◆ CHALLENGE A ◆
Identify each line in the records that contains the word "detect", and copy those lines.

This, of course, is the rule that if a candidate for public office gets broadcast airtime, their opponents must be given a similar opportunity. For decades, TV stations have relied on an exception for “bona fide” newscasts and interviews, which has allowed politically tinged shows like Jimmy Kimmel Live! and Today to feature candidates without opening their doors to every fringe hopeful. But now, Carr is signaling that “bona fide” will apply only to politically neutral
broadcasts. That is, if the F.C.C. smells partisanship, your exemption might not hold.
Yes, Commissioner Anna Gomez downplayed the move, but it now looks more like an engraved invitation to Republicans, independents, and third-party gadflies to file test cases while heading into a combustible election cycle. That, in turn, may chill editorial
decision-making. Does Lorne Michaels really want to book Gavin Newsom for SNL’s cold open if it means R.F.K. Jr. gets to do “Weekend Update”?
Predictably, media observers are gaming out whether Carr’s next fight will be with The View, Jimmy Fallon, or maybe a rematch with Jimmy Kimmel, who hasn’t retreated from his partisan jousting, recently calling Trump “President
Veruca Salt” and a “Real Housewife with nuclear weapons.” But are we sure this stops with late night and daytime? What happens when Trump challenges NBC Nightly News’s “bona fides” under the new guidelines? For now, I bet we see fewer Democratic politicians appearing in comedy sketches. And if you think the F.C.C. has better things to do than parse Seth Meyers monologues, well… you haven’t been paying attention. - Did Endeavor
mislead investors?: A new class action filed on January 16 against WME owner Endeavor over its privatization a year ago has gone mostly unnoticed, perhaps because it’s being conflated with the ongoing Delaware fights over the company’s valuation. (See my prior story about the appraisal mess that erupted when Endeavor’s equity stake in TKO Holdings—the
WWE/UFC mashup—spiked in value post-deal.)
But this new case deserves serious attention in its own right: It’s in federal court and backed by Susman Godfrey, a firm that tends to swing for the fences. The theory? That investors were misled into selling at depressed prices, thanks to allegedly false assurances that private equity giant Silver Lake’s $27.50-a-share buyout was “fair.” (Read the full complaint here.)
The fact that this is a securities fraud claim, rather than your typical fiduciary-duty suit, means the plaintiffs have to clear higher hurdles. Still, they point to nondisclosures by Endeavor that may prove useful, such as third-party valuations, alternative bidding activity, and Endeavor selling OpenBet to its previous leader, Ari Emanuel, for $450 million. The argument is that the company presented a stale or incomplete
picture of value just as insiders were consolidating control.

◆ RECORDED INFORMATION ◆
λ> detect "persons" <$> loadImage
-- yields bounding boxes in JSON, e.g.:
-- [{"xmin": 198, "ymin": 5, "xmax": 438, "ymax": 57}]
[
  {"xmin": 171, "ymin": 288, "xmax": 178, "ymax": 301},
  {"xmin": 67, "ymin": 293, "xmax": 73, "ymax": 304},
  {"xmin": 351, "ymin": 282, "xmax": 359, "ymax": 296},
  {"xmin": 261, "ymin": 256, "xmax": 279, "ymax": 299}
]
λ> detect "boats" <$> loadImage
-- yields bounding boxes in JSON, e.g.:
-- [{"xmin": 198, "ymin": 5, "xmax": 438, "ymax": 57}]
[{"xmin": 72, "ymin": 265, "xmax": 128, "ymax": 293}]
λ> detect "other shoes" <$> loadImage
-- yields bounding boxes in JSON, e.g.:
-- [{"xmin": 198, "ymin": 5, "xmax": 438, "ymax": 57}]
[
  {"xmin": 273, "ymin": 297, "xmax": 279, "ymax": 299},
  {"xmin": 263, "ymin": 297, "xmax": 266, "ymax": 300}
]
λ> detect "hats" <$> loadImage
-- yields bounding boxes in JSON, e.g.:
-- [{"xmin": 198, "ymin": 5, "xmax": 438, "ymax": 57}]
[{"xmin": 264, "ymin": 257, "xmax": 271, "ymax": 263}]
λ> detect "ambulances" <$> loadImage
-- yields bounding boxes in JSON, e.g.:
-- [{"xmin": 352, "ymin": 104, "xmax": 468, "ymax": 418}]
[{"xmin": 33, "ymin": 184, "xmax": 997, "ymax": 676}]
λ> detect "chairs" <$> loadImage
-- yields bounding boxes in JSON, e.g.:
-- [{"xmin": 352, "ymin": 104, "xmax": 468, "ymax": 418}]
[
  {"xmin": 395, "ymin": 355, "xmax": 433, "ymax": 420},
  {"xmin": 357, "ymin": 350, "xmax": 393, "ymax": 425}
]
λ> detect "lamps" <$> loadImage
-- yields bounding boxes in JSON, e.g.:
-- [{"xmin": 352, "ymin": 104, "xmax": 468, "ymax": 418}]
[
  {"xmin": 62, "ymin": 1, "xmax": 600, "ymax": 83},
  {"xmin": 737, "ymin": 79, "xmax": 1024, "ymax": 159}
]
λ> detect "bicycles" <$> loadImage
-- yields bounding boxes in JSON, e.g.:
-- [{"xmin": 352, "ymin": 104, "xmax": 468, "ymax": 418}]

◆ CHALLENGE B ◆
In the newsletter passage, change "newscasts" to "news programs" and write out the portion starting at "This, of course, is" and ending at "might not hold.".

◆ FULL RESPONSE A ◆
λ> detect "persons" <$> loadImage
λ> detect "boats" <$> loadImage
λ> detect "other shoes" <$> loadImage
λ> detect "hats" <$> loadImage
λ> detect "ambulances" <$> loadImage
λ> detect "chairs" <$> loadImage
λ> detect "lamps" <$> loadImage
λ> detect "bicycles" <$> loadImage

◆ FULL RESPONSE B ◆
This, of course, is the rule that if a candidate for public office gets broadcast airtime, their opponents must be given a similar opportunity. For decades, TV stations have relied on an exception for “bona fide” news programs and interviews, which has allowed politically tinged shows like Jimmy Kimmel Live! and Today to feature candidates without opening their doors to every fringe hopeful. But now, Carr is signaling that “bona fide” will apply only to politically neutral
broadcasts. That is, if the F.C.C. smells partisanship, your exemption might not hold.